Le cadre juridique pour la conduite dangereuse causant la mort au Canada prévoit une peine maximale d’emprisonnement à perpétuité en vertu du Code criminel. La conduite dangereuse causant des lésions corporelles permet jusqu’à 14 ans. Les juges considèrent les facteurs aggravants comme les suspensions de permis antérieures, la fuite des lieux et les vitesses élevées lors de la détermination des peines.
Jones demeure en détention jusqu’à son audience de détermination de la peine prévue pour le 17 juin. Le tribunal entendra les déclarations des victimes de Stephen Sallows et probablement de la famille Sallows, d’amis et d’anciens collègues. Ces déclarations donnent une voix aux victimes dans le processus judiciaire et aident les juges à comprendre le coût humain total des actions criminelles.
Les conducteurs dont le permis est suspendu et qui prennent quand même le volant créent des risques documentés pour la sécurité publique. Des études de Transports Canada et de l’Insurance Institute for Highway Safety montrent que les conducteurs avec des permis suspendus sont statistiquement plus susceptibles d’être impliqués dans des collisions mortelles que les conducteurs avec permis. Les suspensions résultent de violations graves comme la conduite avec facultés affaiblies, l’accumulation de trop de points d’inaptitude ou le défaut de payer des amendes.
La décision de conduire pendant une suspension, de brûler des feux rouges et de fuir après un accident mortel révèle un modèle de mépris pour la loi et la sécurité humaine. Chaque choix que Jones a fait ce jour-là a aggravé le préjudice. Chaque point de décision lui offrait une chance de s’arrêter.
Les preuves vidéo se sont avérées cruciales dans cette affaire. Les caméras de surveillance dans les zones urbaines capturent maintenant les incidents de circulation avec une clarté qui aide les enquêteurs à reconstituer les événements seconde par seconde. Ces images contredisent les fausses déclarations et fournissent aux tribunaux des dossiers objectifs de ce qui s’est produit.
Le plaidoyer de culpabilité épargne à la famille Sallows un long procès, mais ne peut pas restaurer ce qui a été pris. Catherine Sallows ne verra pas un autre coucher de soleil ni ne tiendra de futurs petits-enfants. Stephen Sallows fait face à des années à venir sans sa partenaire. Les effets d’entraînement touchent tous ceux qui les connaissaient.

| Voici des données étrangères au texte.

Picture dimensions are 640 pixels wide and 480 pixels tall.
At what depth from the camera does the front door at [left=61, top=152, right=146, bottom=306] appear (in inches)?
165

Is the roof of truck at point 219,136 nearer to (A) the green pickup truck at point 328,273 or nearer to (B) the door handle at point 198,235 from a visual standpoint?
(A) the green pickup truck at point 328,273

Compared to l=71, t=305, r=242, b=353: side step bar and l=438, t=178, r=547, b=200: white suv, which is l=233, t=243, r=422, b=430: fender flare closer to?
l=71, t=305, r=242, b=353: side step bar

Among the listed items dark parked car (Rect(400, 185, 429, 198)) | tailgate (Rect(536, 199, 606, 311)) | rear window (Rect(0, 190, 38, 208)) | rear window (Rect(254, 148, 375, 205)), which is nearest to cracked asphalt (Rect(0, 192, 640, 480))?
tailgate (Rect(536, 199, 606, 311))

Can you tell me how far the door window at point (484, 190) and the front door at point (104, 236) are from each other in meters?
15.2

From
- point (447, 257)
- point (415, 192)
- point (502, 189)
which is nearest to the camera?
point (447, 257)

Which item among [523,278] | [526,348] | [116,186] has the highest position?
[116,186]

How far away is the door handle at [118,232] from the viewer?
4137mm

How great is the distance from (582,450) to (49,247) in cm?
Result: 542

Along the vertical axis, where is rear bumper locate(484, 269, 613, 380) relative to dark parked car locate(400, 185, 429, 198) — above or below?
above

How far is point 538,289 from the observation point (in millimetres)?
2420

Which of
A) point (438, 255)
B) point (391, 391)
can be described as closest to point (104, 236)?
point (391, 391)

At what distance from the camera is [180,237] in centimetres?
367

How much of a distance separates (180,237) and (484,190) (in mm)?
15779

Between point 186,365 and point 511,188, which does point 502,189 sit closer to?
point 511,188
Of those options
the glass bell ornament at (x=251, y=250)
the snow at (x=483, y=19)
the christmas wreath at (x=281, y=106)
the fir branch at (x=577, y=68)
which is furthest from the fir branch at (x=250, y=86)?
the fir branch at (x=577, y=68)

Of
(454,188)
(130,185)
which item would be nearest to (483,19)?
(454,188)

Les larmes de Jones dans le box des accusés peuvent refléter un remords sincère. Elles peuvent également refléter la reconnaissance des conséquences auxquelles il fait maintenant face. Lui seul sait s’il se serait rendu si la police ne l’avait pas trouvé à Thunder Bay. Lui seul sait s’il a pensé à Catherine et Stephen Sallows pendant cette semaine où il est resté en liberté.
L’audience de détermination de la peine en juin déterminera combien d’années Jones passera incarcéré. Elle ne répondra pas aux questions plus difficiles sur les raisons pour lesquelles il a fait les choix qu’il a faits ou comment les communautés peuvent prévenir des tragédies similaires. Ces questions demeurent pour les décideurs politiques, les services de police et quiconque a déjà envisagé de prendre le volant quand il ne le devrait pas.